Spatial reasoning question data
** START **
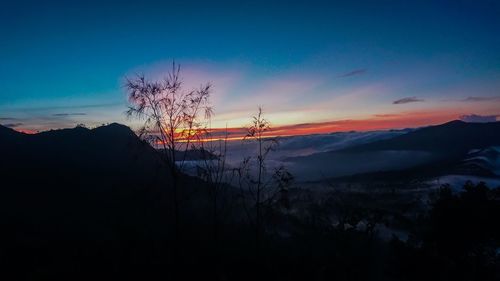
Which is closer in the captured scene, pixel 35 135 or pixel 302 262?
pixel 302 262

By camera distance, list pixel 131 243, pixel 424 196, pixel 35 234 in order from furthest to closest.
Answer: pixel 424 196 < pixel 35 234 < pixel 131 243

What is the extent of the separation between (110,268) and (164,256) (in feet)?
9.49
** END **
Pull the text lines from every row and reproduce them word for word, leaving the pictures out.

Which is closer in the captured scene, pixel 35 135 or pixel 302 262?
pixel 302 262

By camera distance, list pixel 131 243, pixel 424 196, pixel 35 234 in order from furthest to closest.
Answer: pixel 424 196 < pixel 35 234 < pixel 131 243

What is the extent of the separation between (110,268) and (164,256) (in feet)?
9.49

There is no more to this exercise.